The Huawei Mate 40 is being unveiled on October 22, we know this as Huawei has confirmed as much, and it will likely land alongside the Huawei Mate 40 Pro. But while we’re now very close to that date, we still know remarkably little about the phone.
There have been a few rumors, but far fewer than we’d typically have this close to a flagship launch, while Huawei itself has teased one or two things, but that still leaves us with a lot more questions than answers.
You’ll find five of the biggest questions below – these are things that we don’t yet know, and in some cases can’t even take much of a guess at, but which are major aspects of the Huawei Mate 40.
1. The price
So far there haven’t been any Huawei Mate 40 price rumors, so we really are left guessing. We can at least look to the Huawei Mate 30 for an idea though. That started at €799 (around $880 / £700 / AU$1,300), while the Huawei Mate 30 Pro launched for £899.99 / AU$1,599 (around $1,200).
So we might be looking at similar for the Huawei Mate 40, but not necessarily – prices often change for new models of a phone.
Typically they increase, so you might have to pay more, but given Huawei has been blocked from accessing Google Mobile Services and the Google Play Store, it’s possible it will look to tempt buyers with a lower price tag. Though that ban was also in place for the Huawei Mate 30 range. In any case, for now pricing is anyone’s guess.
2. The camera configuration
The camera is usually one of the most exciting aspects of Mate phones. In our Huawei Mate 30 Pro review for example we praised its “class-leading low light camera.”
So the camera details are among the things we’re most curious about, and they’re also an aspect that has been both leaked and teased a bit, but not enough to get a remotely clear picture (no pun intended).
A teaser image has shown what looks to be an unusual octagonal arrangement, while leaks have pointed to some sort of 3D imaging and a new 'freeform' camera lens, which can apparently reduce distortion in wide-angle shots.
But we still have no idea about the number and type of lenses, how many megapixels there will be, or really anything else on the camera side. We’re expecting big things, but it remains to be seen what.
3. The screen specs
Another key aspect of the Huawei Mate 40 that we know basically nothing about is the screen.
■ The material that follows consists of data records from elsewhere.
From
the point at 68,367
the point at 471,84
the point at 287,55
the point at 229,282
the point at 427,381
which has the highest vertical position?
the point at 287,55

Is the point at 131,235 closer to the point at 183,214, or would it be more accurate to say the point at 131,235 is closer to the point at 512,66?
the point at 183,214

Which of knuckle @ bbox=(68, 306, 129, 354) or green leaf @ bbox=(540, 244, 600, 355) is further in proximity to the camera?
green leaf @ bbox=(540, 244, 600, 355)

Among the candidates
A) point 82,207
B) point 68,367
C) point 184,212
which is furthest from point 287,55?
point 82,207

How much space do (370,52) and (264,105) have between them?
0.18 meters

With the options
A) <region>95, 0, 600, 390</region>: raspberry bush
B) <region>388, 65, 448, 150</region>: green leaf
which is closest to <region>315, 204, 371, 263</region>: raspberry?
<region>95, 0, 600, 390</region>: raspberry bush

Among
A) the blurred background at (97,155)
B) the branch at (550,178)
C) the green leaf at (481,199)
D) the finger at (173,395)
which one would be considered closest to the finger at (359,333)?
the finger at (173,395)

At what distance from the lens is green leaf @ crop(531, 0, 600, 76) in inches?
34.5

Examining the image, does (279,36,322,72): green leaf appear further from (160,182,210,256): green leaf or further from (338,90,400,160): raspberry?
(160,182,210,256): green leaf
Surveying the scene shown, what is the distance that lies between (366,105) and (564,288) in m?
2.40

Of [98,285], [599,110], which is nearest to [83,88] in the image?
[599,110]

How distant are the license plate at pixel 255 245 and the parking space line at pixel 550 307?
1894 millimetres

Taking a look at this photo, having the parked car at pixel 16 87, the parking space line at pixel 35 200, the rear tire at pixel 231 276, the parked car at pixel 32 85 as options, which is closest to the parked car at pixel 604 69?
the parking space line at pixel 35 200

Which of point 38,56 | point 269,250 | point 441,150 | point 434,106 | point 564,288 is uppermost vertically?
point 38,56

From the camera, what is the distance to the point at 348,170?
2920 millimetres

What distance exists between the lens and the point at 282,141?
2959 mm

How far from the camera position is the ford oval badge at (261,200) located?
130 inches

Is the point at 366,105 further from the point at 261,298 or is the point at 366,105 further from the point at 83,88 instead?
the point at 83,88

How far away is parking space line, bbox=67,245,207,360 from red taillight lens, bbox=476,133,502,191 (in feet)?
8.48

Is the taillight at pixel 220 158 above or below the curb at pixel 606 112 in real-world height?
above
There have been size leaks, with @OnLeaks (a leaker with a solid track record) claiming via HandsetExpert that the Huawei Mate 40 will have a roughly 6.4-inch screen (a claim that’s backed up by a certification listing spotted by @stufflistings, that states a 6.5-inch screen size).
@OnLeaks has also said – via PriceBaba - that the Huawei Mate 40 Pro will have a roughly 6.7-inch one, but we’d take all of that with a pinch of salt, and there’s no word of resolution or refresh rate.
Huawei doesn’t always go in for super high resolutions, even on its flagships, and the highest refresh rate you’ll find on one of its phone is 90Hz, while many rivals such as the OnePlus 8T and Samsung Galaxy Note 20 Ultra are up to 120Hz, so it will be interesting to see whether the Huawei Mate 40’s screen gets a boost.
4. The power
As with the screen, there have been some leaks regarding the Huawei Mate 40’s chipset, but they don’t all line up, with some calling it the Kirin 1000, others the Kirin 1020, and still others the Kirin 9000.
What they do all agree on though is that it will be a 5nm chipset. So far the only smartphone chipset made on a 5nm process is the A14 Bionic in the iPhone 12 range, and it’s a move that could make this more powerful than any other Android chipset. But we just won’t know until the Huawei Mate 40 range actually launches.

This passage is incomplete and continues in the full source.